Glad to you got around your issues with the different JGroups stack. At first glance, the main difference between the default stack and the tcp stack is the thread pool size at the transport level. The default has 8 threads and the TCP one has 25, maybe those 32 threads you're executing were holding each other up accessing that thread pool. This kind of issues can be spotted by getting thread dumps in all nodes involved in the cluster when TimeoutExceptions are reported. If the sender is holding on something, you might see it there. These dumps might also show if the receiver side is blocking on something...
Cyrille, would it be possible to share your stress test code and full configuration for us so that we can use it to catch potential errors in the future?
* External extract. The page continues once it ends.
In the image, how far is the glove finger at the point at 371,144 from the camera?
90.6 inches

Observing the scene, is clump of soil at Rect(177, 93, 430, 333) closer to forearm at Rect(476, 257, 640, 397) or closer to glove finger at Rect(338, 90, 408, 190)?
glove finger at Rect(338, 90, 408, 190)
We'd really appreciate this
Yes, i have now the agreement from my hierarchy :-)
Here the source code of the 2 projects : FamilyModel which code database entities, InfiniSpanTest which code bench tests.
InfiniSpanTest currently tests only Entity and Collection caches, i have not yet migrated my Query tests in it.
To run a test under Eclipse, you have to start the database via startHsqldb.bat, then to run the 2 application tests InfiniSpanRun-1 and InfiniSpanRun-2.
To run a test under MSDOS, you have to assembly the zip file (mvn clean assembly:assembly -DskipTests=true), then expand it in 3 different directories (to have distincts log files). In the first dir you will start the database (via startDatabase.bat), in the second dir you will start the first node (via runNode0.bat), in the third dir you will start the second node (via runNode1.bat).
I have added system properties (which appear in bat files of the assembly, but not yet in Eclipse Application Run launch files) which you can modify in command line such as "-Dtest.nbThread=32 -Dtest.nbRequest=500 -Dtest.nbLoopRead=5 -Dtest.nbPersonPerFamily=3" to adapt the stress test.
On my computer (Windows XP 32 bits, with 2 GO RAM), the test fails with UDP jgroups stack. The cause is not apparently the thread pool size (i tried 50 and 25 with nearly the same performances), but the swap file of Windows XP. I observed that with parameters "-Dtest.nbThread=32 -Dtest.nbRequest=500 -Dtest.nbLoopRead=5 -Dtest.nbPersonPerFamily=3" i consume only 2 Go on TCP jgroup stack while i consume 3 Go on UDP jgroup stack. I have nearly 30% better performances with TCP stack than UDP stack when i use "-Dtest.nbRequest=300" (stress test does not fail).
In maven dependencies, i was forced, for some days, to set openwebbeans explicit versions manually because openejb SNAPSHOT version was not up to date. When openejb snapshot is OK, all openwebbeans dependencies and exclusions in the pom file can be deleted.
I join also the generated zip file, usable out of the box :-)
Sorry, i cannot join the zip file. Too big (30 Mb).
I've sent you a private message.
Cyrille, I've just realised that this is private discussion that people cannot read. Please make sure you open discussions in the Infinispan space next time: http://community.jboss.org/en/infinispan?view=discussions
Have i a means to open this discussion ?
I saw, for example, the command "Convertir le fil de discussion en document", i.e. convert the discussion into document. Would it be the solution ?
Don't worry about it. I've emailed the JBoss.org guys to figure out how to move this discussion to the Infinispan space.